Leí también reacciones a este tema. La que más me llamó la atención fue nuevamente la del Comisionado Presidente de la Comisión Federal de Telecomunicaciones (Cofetel). Declaró que no hay mal trato a Telefónica. Cito textualmente las palabras del funcionario: Lo que argumenta Telefónica es un trato inequitativo, pero no hay tal trato: tenemos tarifas simétricas para todos los operadores con un modelo de costos publicado y con una metodología que sigue las mejores prácticas internacionales. En todo caso, Telefónica tendría que estar demandando en todo el mundo .

No pretendo entrar en defensa de Telefónica, luego. Sin embargo, el tema no se puede minimizar ni desvirtuar tan a la ligera. Primero, porque tarifas simétricas para todos los operadores no necesariamente es un resultado apegado a las mejores prácticas internacionales. Basta echar un vistazo al vector de tarifas que están vigentes y que han estado vigentes en los años recientes en prácticamente todo el continente europeo y se observará que no hay tal cosa como tarifas simétricas para todos los operadores, lo mismo ocurre en Estados Unidos. Entonces, ¿por qué el modelo que usa la Cofetel con una metodología que sigue las mejores prácticas internacionales da como resultado tarifas simétricas para todos y en los países desarrollados ello no ocurre?

Un tema central en esta disputa tiene que ver con el alegato de Telefónica en el sentido de la retroactividad de las resoluciones adoptadas por la autoridad. Nuevamente, el tema no puede desvirtuarse con señalamientos simplistas alegando que ello obedece a los litigios que los operadores promueven en contra de las decisiones de la autoridad.

No digo que ello no ocurra, pero en el caso que nos ocupa, bien valdría la pena que la Cofetel acredite ante la sociedad –no olvidemos que se trata de una disputa en la que está involucrado el Estado mexicano- que las decisiones por las que en octubre del 2010 modificó de manera retroactiva para el periodo 2008-2010, tarifas que ella misma había fijado en el 2006, y confirmado en diversas oportunidades en años posteriores, obedecen a resolución firme del Poder Judicial. Extrañamente, las tarifas para el concesionario más grande -Telcel- no siguieron la misma suerte.

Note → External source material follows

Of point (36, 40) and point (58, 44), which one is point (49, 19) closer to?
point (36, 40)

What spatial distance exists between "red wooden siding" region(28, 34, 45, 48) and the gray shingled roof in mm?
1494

Por cierto, el tema del efecto retroactivo de las decisiones de la Cofetel ya empieza a preocupar. Ahí está también el tema de la resolución al tema de los parámetros del sistema de precios tope de la canasta de servicios básicos de Telmex o price cap como comúnmente se le refiere, que debía estar vigente para el periodo 2011-2014, tema que a más de un año de iniciado tal periodo sigue sin ser resuelto por la Cofetel.

Ya lo mencioné anteriormente en este espacio, una vez que se definan dichos parámetros y en caso que resulte que las tarifas que cobró Telmex durante todo el 2011 estuvieron por encima del máximo que este sistema de control de precios le hubiera permitido, se antoja extremadamente difícil, si no imposible, que esta empresa devuelva a todos sus usuarios la diferencia que no debería haber cobrado. En este caso, la falta de una decisión oportuna por parte de la Cofetel estaría causando un posible perjuicio a todos los usuarios, no a una empresa extranjera. Veamos qué explicación nos dará el órgano regulador cuando resuelva tardíamente el price cap de Telmex para el periodo 2011-2014 y para el cual necesariamente deberá aplicar criterios de manera retroactiva.

Lo que no debería estar a debate es que la autoridad debe resolver de manera oportuna temas que son centrales en el desarrollo de la competencia en el sector, como es el caso de la interconexión o el price cap de Telmex. Además de que en casos como el de Telefónica, explique de manera transparente las razones que le lleven a modificar decisiones que haya tomado con anterioridad, máxime cuando éstas se toman sólo para un jugador y no ocurre, al menos con la misma oportunidad, una decisión similar para los demás o por lo menos para el más grande.

*El autor es Diputado federal. Presidente de la Comisión de RTC y Secretario de la Comisión de Comunicaciones.